The dramatic story behind t he 3, 200-year-old colossal Grand Egyptian Museum Ramesses statue
King Ramesses II ruled Egypt for an extraordinary sixty-six years (1279–1213 BC) during the Nineteenth Dynasty. A great warrior and lavish builder, he fathered dozens of children and is widely regarded as the most celebrated and powerful pharaoh of the New Kingdom.
This wonderfully clear, engaging book recounts the dramatic history of the famed red granite colossal statue of Ramesses II now residing in Egypt’s Grand Egyptian Museum. One of the biggest statues ever made and part of the urban landscape of modern Cairo, the statue lent its name to Ramses Square and the city’s mainline train station, and was so much a symbol of Cairo that it featured in countless Egyptian films. Susanna Thomas recounts the full history of the statue’s creation and installation in the Great Temple of Ptah at Memphis during the reign of Ramesses II, its reuse by Ramesses IV, and the later history of the statue during the Greco-Roman and Islamic Periods.
The book also provides an overview of how statues were made in ancient Egypt and includes a brief discussion of the statue cults of Ramesses II, kingship, temples, and the expansion of the New Kingdom capital city of Memphis and its temples. The final section covers the history of the statue since its rediscovery and subsequent rescue in the mid-nineteenth century until its installation in the entrance hall of the Grand Egyptian Museum in Giza.

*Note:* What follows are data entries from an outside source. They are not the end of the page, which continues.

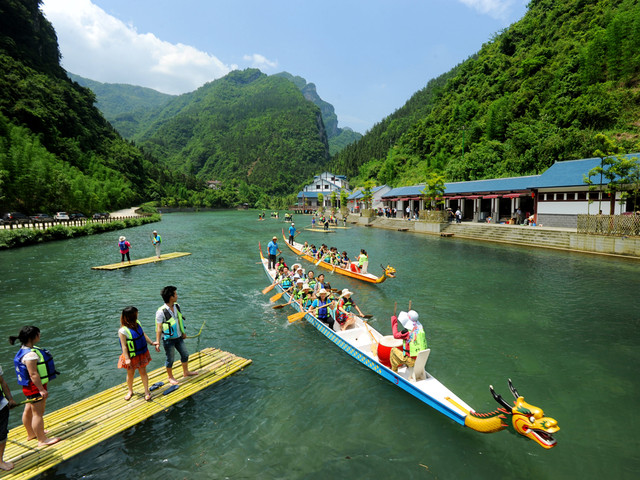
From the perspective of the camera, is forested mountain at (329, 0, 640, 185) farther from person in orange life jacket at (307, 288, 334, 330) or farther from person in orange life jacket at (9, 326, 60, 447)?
person in orange life jacket at (9, 326, 60, 447)

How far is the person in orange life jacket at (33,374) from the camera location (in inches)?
208

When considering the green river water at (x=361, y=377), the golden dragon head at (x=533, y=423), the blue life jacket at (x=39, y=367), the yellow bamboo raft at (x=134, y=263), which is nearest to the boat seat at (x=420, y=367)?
the green river water at (x=361, y=377)

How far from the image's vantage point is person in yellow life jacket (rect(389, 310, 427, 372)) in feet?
25.2

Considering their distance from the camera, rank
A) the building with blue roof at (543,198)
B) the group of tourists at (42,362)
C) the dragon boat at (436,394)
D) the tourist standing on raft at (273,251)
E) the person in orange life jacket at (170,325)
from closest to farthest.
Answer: the group of tourists at (42,362), the dragon boat at (436,394), the person in orange life jacket at (170,325), the tourist standing on raft at (273,251), the building with blue roof at (543,198)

Written by a New Kingdom specialist and curatorial expert and illustrated with over 150 images, Ramesses, Beloved by Ptah tells the fascinating story of this magnificent statue within the wider context of statue cults and the reign of Ramesses II, and its subsequent rescue and restoration in modern times.
Table of Content
Acknowledgments
Foreword by Grand Egyptian Museum Director
Introduction
1. Historical Background
2. Egyptian Statues
3. Royal Statue Cults
4. Memphis and the Temple of Ptah
5. Discovery of the GEM Statue
6. Ramesses II Statue
7. Ramesses’s Children
8. Chapter 8 Additions by Ramesses IV
Glossary
Select Bibliography and Further Reading
About the author
Susanna Thomas works at the Grand Egyptian Museum in Giza, Egypt, where she is a specialist in the interpretation and display of ancient Egyptian material culture. She has been engaged in excavation and research at sites all over Egypt for many years, from fortresses in the north to the Valley of the Kings at Luxor. Awarded her Ph D in Egyptian Archaeology by the University of Liverpool in 2000, she is particularly interested in all aspects of the Ramesside Period and the archaeology of Tutankhamun. She previously taught at Liverpool, Manchester, and Helwan Universities, and has worked for museums in both Egypt and the UK.